Staggering Actions

FatScottishGuy · June 16, 2022, 10:42pm

It’s like I always say about this forum, every day is a learning day but I want to check that what I’ve learned is correct and that what I originally perceived to be correct is indeed incorrect.

When staggering an action (as an example) over 15 minutes and targeting 10,000 endpoints in an action set to last for 1 hour, how exactly is the staggering done?

My perception of this, based on documentation and the English language, is that it would take the 1 hour period, split that across the 15 minute intervals and essentially run the action on 2,500 endpoints every 15 minutes.

After reading a reply by @trn it seems I was way off with this!

Does it, in fact, apply a random wait, between 0 and 15 minutes, on the client after the fixlet becomes relevant and then run?

If this is the case then technically speaking a full job could theoretically (and I’m being super extreme here) be done in under 15 minutes if there was no failures and UDP was enabled everywhere on a super fast network.

Scenario 2:

If I done the same job but staggered the actions over 1 hour then even though the job itself has ended, there is the possibility (in extreme opposite circumstances of above) that the action can run anywhere up to 1 hour after the action has ended.

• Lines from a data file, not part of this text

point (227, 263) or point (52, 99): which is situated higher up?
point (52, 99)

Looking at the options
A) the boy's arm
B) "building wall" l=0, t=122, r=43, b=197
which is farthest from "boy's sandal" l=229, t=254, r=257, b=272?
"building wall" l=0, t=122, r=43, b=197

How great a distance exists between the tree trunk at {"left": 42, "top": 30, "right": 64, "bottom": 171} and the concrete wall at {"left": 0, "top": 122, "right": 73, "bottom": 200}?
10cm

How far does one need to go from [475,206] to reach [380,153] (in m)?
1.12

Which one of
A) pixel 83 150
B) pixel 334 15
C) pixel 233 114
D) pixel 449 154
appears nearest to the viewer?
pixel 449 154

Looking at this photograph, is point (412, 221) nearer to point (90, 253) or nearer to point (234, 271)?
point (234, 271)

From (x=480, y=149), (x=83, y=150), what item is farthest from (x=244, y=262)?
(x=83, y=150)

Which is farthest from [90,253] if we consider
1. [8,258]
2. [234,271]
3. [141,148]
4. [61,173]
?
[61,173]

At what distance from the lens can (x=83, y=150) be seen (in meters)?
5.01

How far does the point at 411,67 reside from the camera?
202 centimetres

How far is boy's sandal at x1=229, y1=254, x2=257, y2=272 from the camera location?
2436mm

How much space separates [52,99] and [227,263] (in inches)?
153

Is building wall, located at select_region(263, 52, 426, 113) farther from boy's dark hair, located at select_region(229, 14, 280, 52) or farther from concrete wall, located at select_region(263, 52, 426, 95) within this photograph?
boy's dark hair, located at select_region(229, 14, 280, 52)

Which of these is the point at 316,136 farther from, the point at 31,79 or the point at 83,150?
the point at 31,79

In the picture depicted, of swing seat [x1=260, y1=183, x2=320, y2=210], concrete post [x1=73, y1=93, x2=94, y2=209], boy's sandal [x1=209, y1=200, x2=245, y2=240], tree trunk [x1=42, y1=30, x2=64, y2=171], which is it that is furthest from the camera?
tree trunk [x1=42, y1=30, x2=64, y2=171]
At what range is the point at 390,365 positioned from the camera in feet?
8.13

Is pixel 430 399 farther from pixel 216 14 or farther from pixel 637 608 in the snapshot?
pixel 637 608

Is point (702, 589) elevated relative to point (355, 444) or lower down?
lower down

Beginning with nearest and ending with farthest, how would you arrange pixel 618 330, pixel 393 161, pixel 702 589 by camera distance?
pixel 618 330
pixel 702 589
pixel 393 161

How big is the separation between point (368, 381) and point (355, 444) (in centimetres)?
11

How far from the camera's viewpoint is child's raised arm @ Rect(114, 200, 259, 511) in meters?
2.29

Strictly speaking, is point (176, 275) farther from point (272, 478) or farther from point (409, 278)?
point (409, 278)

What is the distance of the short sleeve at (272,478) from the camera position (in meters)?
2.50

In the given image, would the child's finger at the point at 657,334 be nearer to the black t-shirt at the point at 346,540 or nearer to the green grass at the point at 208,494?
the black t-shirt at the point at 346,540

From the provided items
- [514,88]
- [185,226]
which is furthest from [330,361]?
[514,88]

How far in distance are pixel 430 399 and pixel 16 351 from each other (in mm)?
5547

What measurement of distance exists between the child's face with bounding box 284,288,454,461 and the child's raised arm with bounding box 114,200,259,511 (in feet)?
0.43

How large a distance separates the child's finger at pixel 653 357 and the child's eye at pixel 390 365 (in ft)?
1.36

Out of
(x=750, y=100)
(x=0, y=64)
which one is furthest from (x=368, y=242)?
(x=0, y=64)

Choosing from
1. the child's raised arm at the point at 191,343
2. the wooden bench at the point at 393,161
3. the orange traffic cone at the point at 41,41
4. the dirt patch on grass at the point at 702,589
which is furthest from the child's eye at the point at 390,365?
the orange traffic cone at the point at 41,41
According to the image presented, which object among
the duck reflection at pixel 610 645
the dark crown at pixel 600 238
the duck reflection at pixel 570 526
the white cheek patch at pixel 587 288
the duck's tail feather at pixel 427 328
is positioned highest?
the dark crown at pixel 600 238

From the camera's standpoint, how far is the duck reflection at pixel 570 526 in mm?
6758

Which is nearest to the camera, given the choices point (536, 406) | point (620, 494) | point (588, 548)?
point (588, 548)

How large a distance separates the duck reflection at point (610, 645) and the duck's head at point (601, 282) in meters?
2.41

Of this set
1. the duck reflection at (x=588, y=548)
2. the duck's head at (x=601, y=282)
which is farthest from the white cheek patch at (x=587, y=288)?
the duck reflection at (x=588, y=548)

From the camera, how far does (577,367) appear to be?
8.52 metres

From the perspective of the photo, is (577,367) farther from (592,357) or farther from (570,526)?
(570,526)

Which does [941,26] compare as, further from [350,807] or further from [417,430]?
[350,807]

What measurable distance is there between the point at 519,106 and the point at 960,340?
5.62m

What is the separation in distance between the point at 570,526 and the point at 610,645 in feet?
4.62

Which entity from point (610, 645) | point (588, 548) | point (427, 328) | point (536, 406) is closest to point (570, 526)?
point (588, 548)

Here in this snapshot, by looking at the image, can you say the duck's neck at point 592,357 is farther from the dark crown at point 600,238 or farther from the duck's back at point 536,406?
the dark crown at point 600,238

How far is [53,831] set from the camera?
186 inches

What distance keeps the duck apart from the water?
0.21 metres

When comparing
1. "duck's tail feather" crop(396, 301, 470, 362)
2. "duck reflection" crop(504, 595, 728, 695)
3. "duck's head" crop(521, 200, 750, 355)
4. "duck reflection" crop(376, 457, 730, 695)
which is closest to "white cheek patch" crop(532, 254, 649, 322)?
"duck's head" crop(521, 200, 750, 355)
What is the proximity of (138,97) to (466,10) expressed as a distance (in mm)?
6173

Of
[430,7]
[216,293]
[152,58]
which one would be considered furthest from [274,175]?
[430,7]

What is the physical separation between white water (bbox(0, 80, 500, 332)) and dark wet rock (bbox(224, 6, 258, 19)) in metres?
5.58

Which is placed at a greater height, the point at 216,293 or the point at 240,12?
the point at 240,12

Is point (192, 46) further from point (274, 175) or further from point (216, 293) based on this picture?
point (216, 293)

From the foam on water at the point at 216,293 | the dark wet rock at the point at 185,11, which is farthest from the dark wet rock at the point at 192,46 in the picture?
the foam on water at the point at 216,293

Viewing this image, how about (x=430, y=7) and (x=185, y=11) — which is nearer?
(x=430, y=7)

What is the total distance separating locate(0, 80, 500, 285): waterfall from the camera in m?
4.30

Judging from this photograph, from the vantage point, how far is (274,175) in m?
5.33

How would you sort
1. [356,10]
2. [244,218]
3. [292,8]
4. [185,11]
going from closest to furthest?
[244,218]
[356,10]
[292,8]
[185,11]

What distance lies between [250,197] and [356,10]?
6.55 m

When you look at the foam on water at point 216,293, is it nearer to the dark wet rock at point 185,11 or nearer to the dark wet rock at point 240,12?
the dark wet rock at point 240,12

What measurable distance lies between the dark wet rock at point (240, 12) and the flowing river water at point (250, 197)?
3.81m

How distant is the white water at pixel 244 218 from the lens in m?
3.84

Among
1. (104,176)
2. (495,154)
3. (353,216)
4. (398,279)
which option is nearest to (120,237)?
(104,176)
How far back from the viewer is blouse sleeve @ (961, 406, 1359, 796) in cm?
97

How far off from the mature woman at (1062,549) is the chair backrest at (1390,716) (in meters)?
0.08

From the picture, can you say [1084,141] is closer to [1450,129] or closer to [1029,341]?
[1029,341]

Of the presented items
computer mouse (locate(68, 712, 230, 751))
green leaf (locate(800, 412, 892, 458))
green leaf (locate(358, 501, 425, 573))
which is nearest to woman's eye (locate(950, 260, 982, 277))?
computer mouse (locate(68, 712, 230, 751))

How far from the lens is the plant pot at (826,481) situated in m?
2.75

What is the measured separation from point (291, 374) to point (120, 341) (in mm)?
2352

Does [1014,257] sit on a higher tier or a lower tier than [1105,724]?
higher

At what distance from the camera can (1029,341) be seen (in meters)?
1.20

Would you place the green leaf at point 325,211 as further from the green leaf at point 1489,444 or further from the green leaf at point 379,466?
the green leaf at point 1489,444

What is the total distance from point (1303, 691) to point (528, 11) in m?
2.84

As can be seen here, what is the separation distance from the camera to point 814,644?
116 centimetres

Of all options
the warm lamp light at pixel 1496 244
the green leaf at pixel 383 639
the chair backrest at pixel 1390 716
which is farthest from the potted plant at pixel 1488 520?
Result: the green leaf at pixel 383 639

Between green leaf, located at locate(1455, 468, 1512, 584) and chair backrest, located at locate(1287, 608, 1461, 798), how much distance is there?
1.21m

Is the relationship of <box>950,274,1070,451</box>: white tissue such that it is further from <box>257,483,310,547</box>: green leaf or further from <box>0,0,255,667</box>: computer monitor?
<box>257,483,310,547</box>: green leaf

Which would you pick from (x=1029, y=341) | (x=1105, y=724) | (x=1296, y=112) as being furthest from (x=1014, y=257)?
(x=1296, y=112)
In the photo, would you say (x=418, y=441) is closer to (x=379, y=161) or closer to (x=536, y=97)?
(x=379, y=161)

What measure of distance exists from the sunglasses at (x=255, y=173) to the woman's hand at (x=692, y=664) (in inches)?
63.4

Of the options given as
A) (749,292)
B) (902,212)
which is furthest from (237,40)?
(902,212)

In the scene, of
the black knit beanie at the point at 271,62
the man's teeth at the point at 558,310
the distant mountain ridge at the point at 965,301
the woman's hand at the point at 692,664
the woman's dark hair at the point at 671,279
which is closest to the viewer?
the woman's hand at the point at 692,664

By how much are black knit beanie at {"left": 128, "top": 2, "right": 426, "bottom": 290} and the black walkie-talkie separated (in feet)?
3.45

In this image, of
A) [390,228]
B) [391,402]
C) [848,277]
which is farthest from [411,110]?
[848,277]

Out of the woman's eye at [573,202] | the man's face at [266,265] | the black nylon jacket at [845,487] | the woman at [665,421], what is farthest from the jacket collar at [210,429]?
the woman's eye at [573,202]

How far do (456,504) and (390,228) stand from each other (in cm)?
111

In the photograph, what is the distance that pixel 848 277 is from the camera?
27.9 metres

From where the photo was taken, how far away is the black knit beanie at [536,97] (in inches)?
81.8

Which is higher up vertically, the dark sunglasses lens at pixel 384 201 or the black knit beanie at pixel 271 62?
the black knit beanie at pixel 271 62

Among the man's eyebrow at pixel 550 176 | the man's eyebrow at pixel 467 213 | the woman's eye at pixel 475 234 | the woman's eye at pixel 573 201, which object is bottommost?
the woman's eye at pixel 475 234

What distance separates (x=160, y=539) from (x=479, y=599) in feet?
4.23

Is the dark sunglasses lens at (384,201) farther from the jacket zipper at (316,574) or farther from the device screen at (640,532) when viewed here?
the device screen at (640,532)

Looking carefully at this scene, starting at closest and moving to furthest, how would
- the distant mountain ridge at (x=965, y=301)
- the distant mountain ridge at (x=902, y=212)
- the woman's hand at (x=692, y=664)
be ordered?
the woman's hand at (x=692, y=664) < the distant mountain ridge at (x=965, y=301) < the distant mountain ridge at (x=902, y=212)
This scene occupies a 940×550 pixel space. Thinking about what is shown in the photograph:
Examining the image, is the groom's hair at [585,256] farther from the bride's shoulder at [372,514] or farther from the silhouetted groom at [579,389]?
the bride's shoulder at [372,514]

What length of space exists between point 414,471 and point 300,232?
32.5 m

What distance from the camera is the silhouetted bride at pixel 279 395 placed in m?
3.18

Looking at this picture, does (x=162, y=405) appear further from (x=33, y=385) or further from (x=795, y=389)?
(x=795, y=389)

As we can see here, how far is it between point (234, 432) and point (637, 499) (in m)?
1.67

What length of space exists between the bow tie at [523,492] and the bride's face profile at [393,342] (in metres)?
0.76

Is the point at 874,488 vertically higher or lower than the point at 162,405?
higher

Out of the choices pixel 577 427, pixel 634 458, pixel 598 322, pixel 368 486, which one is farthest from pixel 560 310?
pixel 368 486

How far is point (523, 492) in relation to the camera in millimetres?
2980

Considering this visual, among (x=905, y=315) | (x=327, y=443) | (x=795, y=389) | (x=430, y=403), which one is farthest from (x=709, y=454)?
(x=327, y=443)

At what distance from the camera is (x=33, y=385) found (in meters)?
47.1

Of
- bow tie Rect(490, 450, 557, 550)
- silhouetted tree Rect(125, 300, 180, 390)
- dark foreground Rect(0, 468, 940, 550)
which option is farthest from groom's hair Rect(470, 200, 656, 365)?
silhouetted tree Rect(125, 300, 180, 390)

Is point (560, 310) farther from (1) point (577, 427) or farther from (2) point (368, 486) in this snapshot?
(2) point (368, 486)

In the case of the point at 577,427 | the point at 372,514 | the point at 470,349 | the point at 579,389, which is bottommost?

Hopefully someone can confirm this and maybe update documentation to be way more precise.

JasonWalker · June 17, 2022, 2:29am

Scenario 1 is correct - each client waits a random amount of time between 0 seconds and 15 minutes before starting the job. You’ll see this in the client log as “temporal distribution”. No client knows how long any other client is waiting.

In scenario 2, if the stagger time is too long and a client doesn’t begin execution before the action expiration time, that action may not execute at all.

If the action triggers an external process through ‘wait’ or ‘run’, that external task will not be stopped and it might continue executing after the action expires.

If sending a Baseline / Multiple Action Group, when the group crosses the expiration time the next component action will not be executed.

One common pitfall is that when staggering a Group Action, each component of the group gets its own separate random stagger. With 60 components and a one-minute stagger, there could be as much as 60 minutes of stagger across the group action.

Where I’m not positive, and maybe @AlanM can weigh in, is if the action is in the middle of execution when the action expires, whether that individual action will run to completion or whether it will be stopped in the middle. An action that is Stopped in the Console will be abandoned on the client, I’m just not sure about an action that was still running at the expiration time.

FatScottishGuy · June 17, 2022, 7:57am

Does my extreme case theory of being complete in 15 minutes stand with this in mind?

mesee2 · June 17, 2022, 8:03am

To clarify the “Execution tab” “Stagger action start times over” - is not just staggering the start of the baseline, but actually the sub actions within the baseline once it starts?

You mention Group Action… you mean the delays may be introduced within the baseline execution at the “Component Group” boundaries within the Baseline action?

This does not appear to be what i see in the logs during patching.

What i read once and do see more than not is setting “stagger action start times over” to 10 mins, it will usually cause the job to start between 1-20 mins (aka double the defined time)

trn · June 17, 2022, 8:33am

I also see that actions taken on baselines just have the one “temporal distribution” entry in the client logs - perhaps a difference between actions taken on a baseline and group actions taken by picking an ad-hoc selection of fixlets?

There was the ‘feature’ of the delay being doubled on actions (certainly on baseline actions) a few versions ago. I’m not actually sure whether this has been fixed - I’ll have to do some testing so I know what the current situation is.